[SOURCE RECORDS]
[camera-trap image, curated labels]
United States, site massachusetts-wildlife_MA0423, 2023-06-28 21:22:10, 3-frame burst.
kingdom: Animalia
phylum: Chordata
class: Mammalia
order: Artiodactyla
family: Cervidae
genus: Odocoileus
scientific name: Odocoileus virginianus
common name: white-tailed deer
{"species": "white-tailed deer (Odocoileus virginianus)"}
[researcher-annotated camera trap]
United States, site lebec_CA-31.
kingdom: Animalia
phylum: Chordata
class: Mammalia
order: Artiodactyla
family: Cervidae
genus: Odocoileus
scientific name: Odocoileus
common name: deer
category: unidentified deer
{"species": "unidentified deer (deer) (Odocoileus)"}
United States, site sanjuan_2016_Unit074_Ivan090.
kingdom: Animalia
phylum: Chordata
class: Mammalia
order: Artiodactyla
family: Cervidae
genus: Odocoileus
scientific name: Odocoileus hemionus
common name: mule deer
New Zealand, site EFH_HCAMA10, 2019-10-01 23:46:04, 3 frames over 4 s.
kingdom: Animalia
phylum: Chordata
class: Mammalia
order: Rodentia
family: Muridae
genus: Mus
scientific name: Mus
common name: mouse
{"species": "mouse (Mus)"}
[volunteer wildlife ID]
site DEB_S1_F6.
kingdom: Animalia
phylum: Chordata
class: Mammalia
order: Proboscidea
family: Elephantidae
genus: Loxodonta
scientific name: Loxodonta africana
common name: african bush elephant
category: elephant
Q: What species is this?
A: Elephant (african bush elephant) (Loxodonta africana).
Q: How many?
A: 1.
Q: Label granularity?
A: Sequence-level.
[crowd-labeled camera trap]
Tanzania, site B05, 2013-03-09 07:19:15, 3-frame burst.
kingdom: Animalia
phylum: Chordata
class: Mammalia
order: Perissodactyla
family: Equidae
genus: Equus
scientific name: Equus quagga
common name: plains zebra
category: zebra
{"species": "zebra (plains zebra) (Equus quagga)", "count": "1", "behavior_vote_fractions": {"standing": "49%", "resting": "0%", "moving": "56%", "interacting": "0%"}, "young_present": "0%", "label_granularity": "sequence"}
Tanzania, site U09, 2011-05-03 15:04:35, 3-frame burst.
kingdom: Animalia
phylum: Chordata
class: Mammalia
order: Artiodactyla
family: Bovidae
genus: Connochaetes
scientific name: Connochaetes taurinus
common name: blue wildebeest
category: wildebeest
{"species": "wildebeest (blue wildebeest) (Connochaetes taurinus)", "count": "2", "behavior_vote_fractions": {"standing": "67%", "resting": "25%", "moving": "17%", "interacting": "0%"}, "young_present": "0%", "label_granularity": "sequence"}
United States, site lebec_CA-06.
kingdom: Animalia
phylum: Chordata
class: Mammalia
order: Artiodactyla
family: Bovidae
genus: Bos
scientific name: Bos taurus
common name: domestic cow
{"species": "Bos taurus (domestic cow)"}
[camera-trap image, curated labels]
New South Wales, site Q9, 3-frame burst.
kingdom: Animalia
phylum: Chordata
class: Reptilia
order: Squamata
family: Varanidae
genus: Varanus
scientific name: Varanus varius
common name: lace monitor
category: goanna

[YOUR INSTRUCTIONS]
Each line above is to be reproduced exactly. Leave none out.

[FINISHED TASK]
[camera-trap image, curated labels]
United States, site massachusetts-wildlife_MA0423, 2023-06-28 21:22:10, 3-frame burst.
kingdom: Animalia
phylum: Chordata
class: Mammalia
order: Artiodactyla
family: Cervidae
genus: Odocoileus
scientific name: Odocoileus virginianus
common name: white-tailed deer
{"species": "white-tailed deer (Odocoileus virginianus)"}
[researcher-annotated camera trap]
United States, site lebec_CA-31.
kingdom: Animalia
phylum: Chordata
class: Mammalia
order: Artiodactyla
family: Cervidae
genus: Odocoileus
scientific name: Odocoileus
common name: deer
category: unidentified deer
{"species": "unidentified deer (deer) (Odocoileus)"}
United States, site sanjuan_2016_Unit074_Ivan090.
kingdom: Animalia
phylum: Chordata
class: Mammalia
order: Artiodactyla
family: Cervidae
genus: Odocoileus
scientific name: Odocoileus hemionus
common name: mule deer
New Zealand, site EFH_HCAMA10, 2019-10-01 23:46:04, 3 frames over 4 s.
kingdom: Animalia
phylum: Chordata
class: Mammalia
order: Rodentia
family: Muridae
genus: Mus
scientific name: Mus
common name: mouse
{"species": "mouse (Mus)"}
[volunteer wildlife ID]
site DEB_S1_F6.
kingdom: Animalia
phylum: Chordata
class: Mammalia
order: Proboscidea
family: Elephantidae
genus: Loxodonta
scientific name: Loxodonta africana
common name: african bush elephant
category: elephant
Q: What species is this?
A: Elephant (african bush elephant) (Loxodonta africana).
Q: How many?
A: 1.
Q: Label granularity?
A: Sequence-level.
[crowd-labeled camera trap]
Tanzania, site B05, 2013-03-09 07:19:15, 3-frame burst.
kingdom: Animalia
phylum: Chordata
class: Mammalia
order: Perissodactyla
family: Equidae
genus: Equus
scientific name: Equus quagga
common name: plains zebra
category: zebra
{"species": "zebra (plains zebra) (Equus quagga)", "count": "1", "behavior_vote_fractions": {"standing": "49%", "resting": "0%", "moving": "56%", "interacting": "0%"}, "young_present": "0%", "label_granularity": "sequence"}
Tanzania, site U09, 2011-05-03 15:04:35, 3-frame burst.
kingdom: Animalia
phylum: Chordata
class: Mammalia
order: Artiodactyla
family: Bovidae
genus: Connochaetes
scientific name: Connochaetes taurinus
common name: blue wildebeest
category: wildebeest
{"species": "wildebeest (blue wildebeest) (Connochaetes taurinus)", "count": "2", "behavior_vote_fractions": {"standing": "67%", "resting": "25%", "moving": "17%", "interacting": "0%"}, "young_present": "0%", "label_granularity": "sequence"}
United States, site lebec_CA-06.
kingdom: Animalia
phylum: Chordata
class: Mammalia
order: Artiodactyla
family: Bovidae
genus: Bos
scientific name: Bos taurus
common name: domestic cow
{"species": "Bos taurus (domestic cow)"}
[camera-trap image, curated labels]
New South Wales, site Q9, 3-frame burst.
kingdom: Animalia
phylum: Chordata
class: Reptilia
order: Squamata
family: Varanidae
genus: Varanus
scientific name: Varanus varius
common name: lace monitor
category: goanna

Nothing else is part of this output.